Fortunately, that rule is White's not Strunk's. But since Strunk is conveniently in the public domain, it's possible to update him, eliminating the obsolete and adding the modern, as I have done: see The Elements of Style Revised at http://www.ccil.org/~cowan/style-revised.html .
For some reason, this makes me just a bit sad. "The Elements of Style" was one of the first stylebooks I bought, and my editor gave me a first editing as a going away present when I left the newspaper business. I have recommended the book (along with other manuals) to freshmen in the writing classes that I've taught. The book has been with me for years, as it has been with Yardley.
Do I believe everything it says? No. I haven't read it in years. I've read countless other more complete manuals since, and I doubt I would find Strunk and White half as useful as my copy of Fowler's or the Chicago manual if I actually sat back down to read it.
But the "little book" holds some symbolic meaning for me. It is a talisman of simple style, of plain speaking and direct writing. I like keeping it around for that reason, if nothing else.
As I recall, the manual preferred by the several universities of my experience was "A Manual for Writers of Research Papers, Theses, and Dissertations" by Kate Turabian. Later in life, the preferred arbiter of correctness has been first the Council of Biological Editors and now the Council of Science Editors. Both the latter choices beat hell outta either Turabian or Strunk & White.
"It is a talisman of simple style, of plain speaking and direct writing."
Omit needless!
Jan, I think you're being rather unkind to the Elements and, perhaps, to some of the people who still favor it.

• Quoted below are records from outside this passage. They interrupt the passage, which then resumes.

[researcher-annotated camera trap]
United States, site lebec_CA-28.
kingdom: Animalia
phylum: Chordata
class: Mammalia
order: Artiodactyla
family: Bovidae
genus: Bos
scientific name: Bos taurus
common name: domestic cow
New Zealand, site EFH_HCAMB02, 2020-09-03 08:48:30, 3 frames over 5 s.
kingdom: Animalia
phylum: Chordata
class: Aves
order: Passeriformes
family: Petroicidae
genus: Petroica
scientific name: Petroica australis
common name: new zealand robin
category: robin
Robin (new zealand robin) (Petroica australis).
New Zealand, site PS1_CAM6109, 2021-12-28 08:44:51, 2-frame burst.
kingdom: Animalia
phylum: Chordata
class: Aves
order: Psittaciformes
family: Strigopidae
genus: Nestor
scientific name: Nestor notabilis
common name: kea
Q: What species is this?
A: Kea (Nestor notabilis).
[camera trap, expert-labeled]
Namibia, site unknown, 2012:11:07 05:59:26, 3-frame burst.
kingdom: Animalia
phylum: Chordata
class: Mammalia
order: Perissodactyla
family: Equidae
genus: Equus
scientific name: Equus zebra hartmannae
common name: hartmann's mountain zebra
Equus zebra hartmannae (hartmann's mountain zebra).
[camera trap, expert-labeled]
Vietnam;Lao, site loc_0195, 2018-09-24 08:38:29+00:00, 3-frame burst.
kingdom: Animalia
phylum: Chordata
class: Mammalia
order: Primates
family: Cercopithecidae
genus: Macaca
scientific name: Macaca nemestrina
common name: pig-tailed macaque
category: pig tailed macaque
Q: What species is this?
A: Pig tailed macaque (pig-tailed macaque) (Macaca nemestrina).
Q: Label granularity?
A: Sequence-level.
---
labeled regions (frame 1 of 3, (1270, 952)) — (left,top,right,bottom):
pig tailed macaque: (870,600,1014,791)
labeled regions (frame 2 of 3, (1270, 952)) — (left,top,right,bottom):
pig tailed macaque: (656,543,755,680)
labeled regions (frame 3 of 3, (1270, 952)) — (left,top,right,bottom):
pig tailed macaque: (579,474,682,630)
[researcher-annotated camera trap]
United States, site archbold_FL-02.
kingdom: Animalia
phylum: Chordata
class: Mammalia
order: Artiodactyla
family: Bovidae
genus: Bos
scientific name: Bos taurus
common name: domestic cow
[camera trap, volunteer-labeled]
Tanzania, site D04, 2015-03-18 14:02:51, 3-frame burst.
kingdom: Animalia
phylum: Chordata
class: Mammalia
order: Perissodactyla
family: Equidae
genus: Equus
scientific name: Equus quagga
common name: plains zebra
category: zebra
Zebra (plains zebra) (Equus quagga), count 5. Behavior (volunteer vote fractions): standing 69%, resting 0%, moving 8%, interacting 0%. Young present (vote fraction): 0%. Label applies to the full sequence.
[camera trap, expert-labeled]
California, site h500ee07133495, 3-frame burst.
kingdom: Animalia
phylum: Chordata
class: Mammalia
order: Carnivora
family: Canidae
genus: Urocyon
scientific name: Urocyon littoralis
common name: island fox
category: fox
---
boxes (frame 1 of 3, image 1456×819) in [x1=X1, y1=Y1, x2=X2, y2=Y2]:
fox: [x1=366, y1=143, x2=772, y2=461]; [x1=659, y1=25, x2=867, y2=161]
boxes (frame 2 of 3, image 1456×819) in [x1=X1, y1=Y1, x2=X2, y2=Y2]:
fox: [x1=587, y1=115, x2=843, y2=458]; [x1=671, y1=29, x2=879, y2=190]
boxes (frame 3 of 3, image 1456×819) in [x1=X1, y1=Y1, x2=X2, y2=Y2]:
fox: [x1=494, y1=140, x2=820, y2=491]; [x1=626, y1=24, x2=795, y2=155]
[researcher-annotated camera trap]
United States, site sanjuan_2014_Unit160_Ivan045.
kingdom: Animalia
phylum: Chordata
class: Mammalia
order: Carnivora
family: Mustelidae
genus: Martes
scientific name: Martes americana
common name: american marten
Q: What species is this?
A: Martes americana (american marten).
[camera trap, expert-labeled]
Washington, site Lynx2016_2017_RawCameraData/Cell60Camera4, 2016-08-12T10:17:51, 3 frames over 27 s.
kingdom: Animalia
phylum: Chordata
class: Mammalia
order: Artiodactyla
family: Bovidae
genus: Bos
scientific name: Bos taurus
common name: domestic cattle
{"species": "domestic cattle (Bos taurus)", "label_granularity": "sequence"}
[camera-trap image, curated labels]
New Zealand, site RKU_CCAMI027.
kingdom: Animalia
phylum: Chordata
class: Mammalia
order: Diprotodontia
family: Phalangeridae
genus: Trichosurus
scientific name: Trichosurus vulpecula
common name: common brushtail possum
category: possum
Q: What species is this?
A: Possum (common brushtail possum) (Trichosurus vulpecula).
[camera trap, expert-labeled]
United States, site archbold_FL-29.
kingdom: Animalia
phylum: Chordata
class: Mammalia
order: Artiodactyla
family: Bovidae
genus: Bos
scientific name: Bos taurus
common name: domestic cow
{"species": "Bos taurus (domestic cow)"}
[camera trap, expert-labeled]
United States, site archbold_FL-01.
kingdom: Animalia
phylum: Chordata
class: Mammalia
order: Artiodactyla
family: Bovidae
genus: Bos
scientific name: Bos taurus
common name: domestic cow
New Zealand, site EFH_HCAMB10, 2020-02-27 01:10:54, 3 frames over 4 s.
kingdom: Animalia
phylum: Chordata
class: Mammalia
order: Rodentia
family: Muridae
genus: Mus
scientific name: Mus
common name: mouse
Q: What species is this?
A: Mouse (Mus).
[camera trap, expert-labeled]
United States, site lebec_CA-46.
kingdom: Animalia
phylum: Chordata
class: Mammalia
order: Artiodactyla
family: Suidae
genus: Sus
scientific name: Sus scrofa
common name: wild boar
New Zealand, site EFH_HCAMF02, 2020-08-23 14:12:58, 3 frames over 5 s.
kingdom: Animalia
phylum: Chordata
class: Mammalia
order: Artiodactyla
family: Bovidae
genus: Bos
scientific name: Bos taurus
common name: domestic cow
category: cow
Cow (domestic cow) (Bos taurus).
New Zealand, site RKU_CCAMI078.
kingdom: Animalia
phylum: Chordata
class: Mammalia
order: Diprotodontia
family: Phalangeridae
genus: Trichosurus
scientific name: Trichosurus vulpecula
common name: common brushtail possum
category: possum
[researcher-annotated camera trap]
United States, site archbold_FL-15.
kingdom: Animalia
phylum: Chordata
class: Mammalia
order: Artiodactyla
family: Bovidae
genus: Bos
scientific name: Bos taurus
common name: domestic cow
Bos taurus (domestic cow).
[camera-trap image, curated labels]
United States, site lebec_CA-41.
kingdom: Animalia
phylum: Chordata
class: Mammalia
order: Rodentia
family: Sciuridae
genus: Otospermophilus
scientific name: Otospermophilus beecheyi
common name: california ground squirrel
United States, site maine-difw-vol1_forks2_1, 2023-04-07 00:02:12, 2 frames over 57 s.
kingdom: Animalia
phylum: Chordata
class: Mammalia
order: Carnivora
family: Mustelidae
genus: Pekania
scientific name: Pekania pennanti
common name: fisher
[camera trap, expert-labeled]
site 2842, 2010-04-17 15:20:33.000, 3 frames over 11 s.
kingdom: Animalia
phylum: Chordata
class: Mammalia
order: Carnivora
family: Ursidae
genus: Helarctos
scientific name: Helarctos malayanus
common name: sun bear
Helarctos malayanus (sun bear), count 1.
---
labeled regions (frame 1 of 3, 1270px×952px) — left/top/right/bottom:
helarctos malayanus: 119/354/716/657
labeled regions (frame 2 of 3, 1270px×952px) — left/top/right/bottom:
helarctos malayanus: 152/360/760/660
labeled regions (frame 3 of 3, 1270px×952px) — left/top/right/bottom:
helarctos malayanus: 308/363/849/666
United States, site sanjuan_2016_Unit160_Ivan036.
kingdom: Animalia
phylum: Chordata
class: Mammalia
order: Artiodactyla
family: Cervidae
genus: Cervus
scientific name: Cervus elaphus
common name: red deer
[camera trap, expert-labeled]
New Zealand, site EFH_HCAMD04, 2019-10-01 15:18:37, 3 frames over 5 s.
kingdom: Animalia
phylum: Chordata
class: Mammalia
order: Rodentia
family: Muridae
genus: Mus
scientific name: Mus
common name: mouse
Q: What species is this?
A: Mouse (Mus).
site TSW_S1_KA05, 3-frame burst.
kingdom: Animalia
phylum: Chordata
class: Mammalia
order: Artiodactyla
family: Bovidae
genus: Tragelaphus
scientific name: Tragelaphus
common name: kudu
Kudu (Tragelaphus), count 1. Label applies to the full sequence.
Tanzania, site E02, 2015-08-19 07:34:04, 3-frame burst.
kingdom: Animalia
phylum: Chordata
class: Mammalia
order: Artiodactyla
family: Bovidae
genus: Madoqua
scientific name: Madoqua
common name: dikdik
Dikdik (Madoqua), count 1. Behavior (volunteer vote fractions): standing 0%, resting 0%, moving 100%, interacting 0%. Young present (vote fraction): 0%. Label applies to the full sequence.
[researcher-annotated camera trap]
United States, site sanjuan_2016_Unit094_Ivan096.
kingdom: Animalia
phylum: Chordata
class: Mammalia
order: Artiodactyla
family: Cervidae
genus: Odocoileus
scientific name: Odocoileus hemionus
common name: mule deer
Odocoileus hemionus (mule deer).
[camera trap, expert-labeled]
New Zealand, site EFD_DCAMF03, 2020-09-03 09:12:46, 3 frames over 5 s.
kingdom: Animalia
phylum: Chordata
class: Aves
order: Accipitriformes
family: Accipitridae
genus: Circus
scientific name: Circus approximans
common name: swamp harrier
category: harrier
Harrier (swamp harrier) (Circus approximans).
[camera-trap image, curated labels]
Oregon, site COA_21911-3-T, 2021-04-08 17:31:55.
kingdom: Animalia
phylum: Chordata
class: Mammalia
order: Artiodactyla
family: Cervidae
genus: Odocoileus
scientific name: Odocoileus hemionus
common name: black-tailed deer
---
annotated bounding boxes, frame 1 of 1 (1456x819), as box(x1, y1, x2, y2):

If it is a bible, then, like the Bible, it must be interpreted in order to be applied to a time distant from its writing. People who love the Elements (in whatever editions) love it because it loves language, is interested in the details of its usage, and is itself quite stylish (it would be called "retro" nowadays, and can be enjoyed as such, rather than being considered fusty). It inspires, rather than micro-manges, one's writing; and it surely is not meant as a replacement for more up-to-date and technical manuals.
In any case, do even its devotees really follow its dictates literally, the way fundamentalists claim to follow Leviticus (or at least the parts that condemn folks or practices the fundies dislike)? I'd be very surprised!
Cheers!
Strunk and White and Turabian were my teacher's "bibles" in AP English my junior year of high school.